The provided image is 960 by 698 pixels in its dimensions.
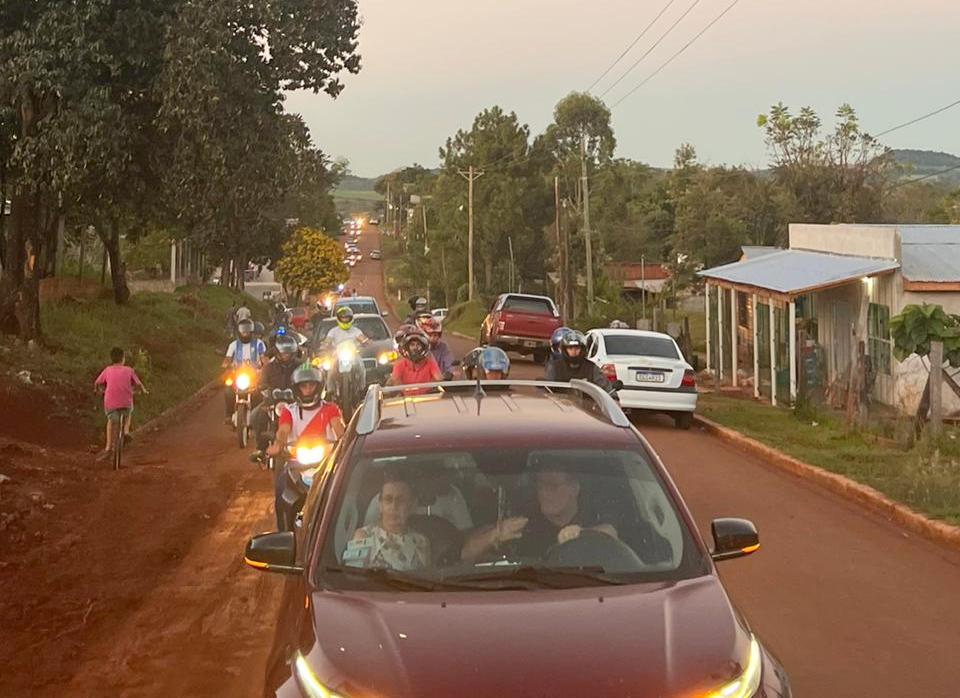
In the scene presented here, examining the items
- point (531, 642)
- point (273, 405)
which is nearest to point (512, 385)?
point (531, 642)

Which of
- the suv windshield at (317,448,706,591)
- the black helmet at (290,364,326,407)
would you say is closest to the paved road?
the suv windshield at (317,448,706,591)

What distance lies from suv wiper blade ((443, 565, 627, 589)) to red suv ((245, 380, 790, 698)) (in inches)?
0.4

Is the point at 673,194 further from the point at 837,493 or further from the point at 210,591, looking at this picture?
the point at 210,591

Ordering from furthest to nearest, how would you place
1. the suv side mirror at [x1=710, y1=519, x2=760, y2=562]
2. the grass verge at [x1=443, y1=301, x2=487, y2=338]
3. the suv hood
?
the grass verge at [x1=443, y1=301, x2=487, y2=338] → the suv side mirror at [x1=710, y1=519, x2=760, y2=562] → the suv hood

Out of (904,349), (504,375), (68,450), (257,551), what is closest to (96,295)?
(68,450)

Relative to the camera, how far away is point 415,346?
1243 cm

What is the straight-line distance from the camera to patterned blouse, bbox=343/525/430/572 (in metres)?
5.05

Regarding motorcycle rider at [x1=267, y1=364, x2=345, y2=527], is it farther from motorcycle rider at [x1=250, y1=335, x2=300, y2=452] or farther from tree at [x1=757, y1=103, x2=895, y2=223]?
tree at [x1=757, y1=103, x2=895, y2=223]

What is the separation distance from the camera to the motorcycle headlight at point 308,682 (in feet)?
13.3

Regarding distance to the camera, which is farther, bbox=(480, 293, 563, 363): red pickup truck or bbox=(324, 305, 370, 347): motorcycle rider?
bbox=(480, 293, 563, 363): red pickup truck

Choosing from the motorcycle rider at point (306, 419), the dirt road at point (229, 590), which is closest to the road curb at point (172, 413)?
the dirt road at point (229, 590)

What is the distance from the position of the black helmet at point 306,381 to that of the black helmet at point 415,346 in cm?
269

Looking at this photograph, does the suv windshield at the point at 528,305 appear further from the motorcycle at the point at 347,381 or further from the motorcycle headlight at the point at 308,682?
the motorcycle headlight at the point at 308,682

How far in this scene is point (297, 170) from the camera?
2367 cm
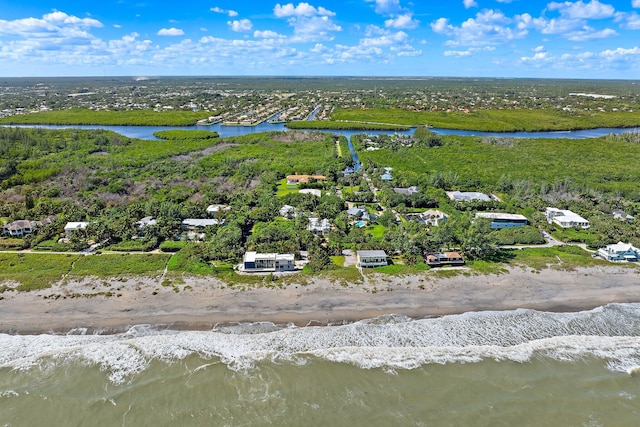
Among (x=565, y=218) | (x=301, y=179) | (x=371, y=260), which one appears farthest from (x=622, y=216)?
(x=301, y=179)

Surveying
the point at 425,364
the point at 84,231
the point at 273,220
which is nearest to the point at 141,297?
the point at 84,231

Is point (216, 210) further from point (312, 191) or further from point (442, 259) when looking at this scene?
point (442, 259)

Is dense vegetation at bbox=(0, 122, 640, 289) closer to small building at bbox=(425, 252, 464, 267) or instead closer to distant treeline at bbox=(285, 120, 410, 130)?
small building at bbox=(425, 252, 464, 267)

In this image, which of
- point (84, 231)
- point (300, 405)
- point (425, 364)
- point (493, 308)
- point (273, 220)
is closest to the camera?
point (300, 405)

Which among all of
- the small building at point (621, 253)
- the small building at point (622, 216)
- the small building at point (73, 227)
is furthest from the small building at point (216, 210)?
the small building at point (622, 216)

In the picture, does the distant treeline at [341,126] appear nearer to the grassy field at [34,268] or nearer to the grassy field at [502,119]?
the grassy field at [502,119]

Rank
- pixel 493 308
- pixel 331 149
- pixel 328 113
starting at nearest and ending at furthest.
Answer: pixel 493 308
pixel 331 149
pixel 328 113

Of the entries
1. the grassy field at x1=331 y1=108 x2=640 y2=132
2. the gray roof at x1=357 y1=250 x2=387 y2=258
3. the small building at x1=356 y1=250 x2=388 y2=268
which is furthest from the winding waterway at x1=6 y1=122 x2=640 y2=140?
the small building at x1=356 y1=250 x2=388 y2=268

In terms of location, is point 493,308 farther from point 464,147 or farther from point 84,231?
point 464,147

────────────────────────────────────────

=== TO BE DONE ===
Copy all the entries word for word. Omit any pictures.

=== SOLUTION BELOW ===
The provided image is 960 by 698 pixels in its dimensions.
In the scene presented here, examining the items
- point (531, 642)
- point (273, 405)
which is nearest to point (512, 385)?
point (531, 642)

Which of
- the suv windshield at (317,448,706,591)
- the black helmet at (290,364,326,407)
would you say is closest to the paved road?
the suv windshield at (317,448,706,591)

What distance lies from suv wiper blade ((443, 565, 627, 589)) to red suv ((245, 380, 790, 698)) (in inches)?
0.4

Is the point at 673,194 further from the point at 837,493 or further from the point at 210,591, looking at this picture?
the point at 210,591

Ordering from furthest to nearest, how would you place
1. the suv side mirror at [x1=710, y1=519, x2=760, y2=562]
2. the grass verge at [x1=443, y1=301, x2=487, y2=338]
3. the suv hood
?
the grass verge at [x1=443, y1=301, x2=487, y2=338] → the suv side mirror at [x1=710, y1=519, x2=760, y2=562] → the suv hood

Out of (904,349), (504,375), (68,450), (257,551), what is closest to (96,295)?
(68,450)

Relative to the camera, how far away is point 415,346?
1243 cm

What is the straight-line distance from the camera to patterned blouse, bbox=343/525/430/572 (in metres)?
5.05

Regarding motorcycle rider at [x1=267, y1=364, x2=345, y2=527], is it farther from motorcycle rider at [x1=250, y1=335, x2=300, y2=452] or farther from tree at [x1=757, y1=103, x2=895, y2=223]?
tree at [x1=757, y1=103, x2=895, y2=223]

What is the separation distance from the camera to the motorcycle headlight at point 308,682 (in feet)?
13.3

Regarding distance to the camera, which is farther, bbox=(480, 293, 563, 363): red pickup truck or bbox=(324, 305, 370, 347): motorcycle rider?
bbox=(480, 293, 563, 363): red pickup truck

Choosing from the motorcycle rider at point (306, 419), the dirt road at point (229, 590), which is closest to the road curb at point (172, 413)?
the dirt road at point (229, 590)

What is the distance from the position of the black helmet at point 306,381 to that of the black helmet at point 415,346 in cm?
269

Looking at this photograph, does the suv windshield at the point at 528,305 appear further from the motorcycle at the point at 347,381 or further from the motorcycle headlight at the point at 308,682?
the motorcycle headlight at the point at 308,682

How far in this scene is point (297, 170) from the camera?
2367 cm
Among (x=565, y=218) | (x=301, y=179) | (x=371, y=260), which one appears farthest from (x=622, y=216)?
(x=301, y=179)

Surveying
the point at 425,364
the point at 84,231
the point at 273,220
which is nearest to the point at 141,297?
the point at 84,231

Is point (216, 210) further from point (312, 191) or further from point (442, 259) when looking at this scene?
point (442, 259)

Is dense vegetation at bbox=(0, 122, 640, 289) closer to small building at bbox=(425, 252, 464, 267) or instead closer to distant treeline at bbox=(285, 120, 410, 130)?
small building at bbox=(425, 252, 464, 267)

In this image, which of
- point (84, 231)
- point (300, 405)
- point (425, 364)
- point (493, 308)
- point (273, 220)
is closest to the camera?
point (300, 405)

Which among all of
- the small building at point (621, 253)
- the small building at point (622, 216)
- the small building at point (73, 227)
is furthest from the small building at point (216, 210)?
the small building at point (622, 216)

In the picture, does the distant treeline at [341,126] appear nearer to the grassy field at [34,268] or nearer to the grassy field at [502,119]?
the grassy field at [502,119]

Rank
- pixel 493 308
- pixel 331 149
- pixel 328 113
starting at nearest and ending at furthest.
Answer: pixel 493 308
pixel 331 149
pixel 328 113

Of the entries
1. the grassy field at x1=331 y1=108 x2=640 y2=132
2. the gray roof at x1=357 y1=250 x2=387 y2=258
3. the small building at x1=356 y1=250 x2=388 y2=268
which is furthest from the winding waterway at x1=6 y1=122 x2=640 y2=140?
the small building at x1=356 y1=250 x2=388 y2=268

In terms of location, is point 493,308 farther from point 464,147 or farther from point 84,231?
point 464,147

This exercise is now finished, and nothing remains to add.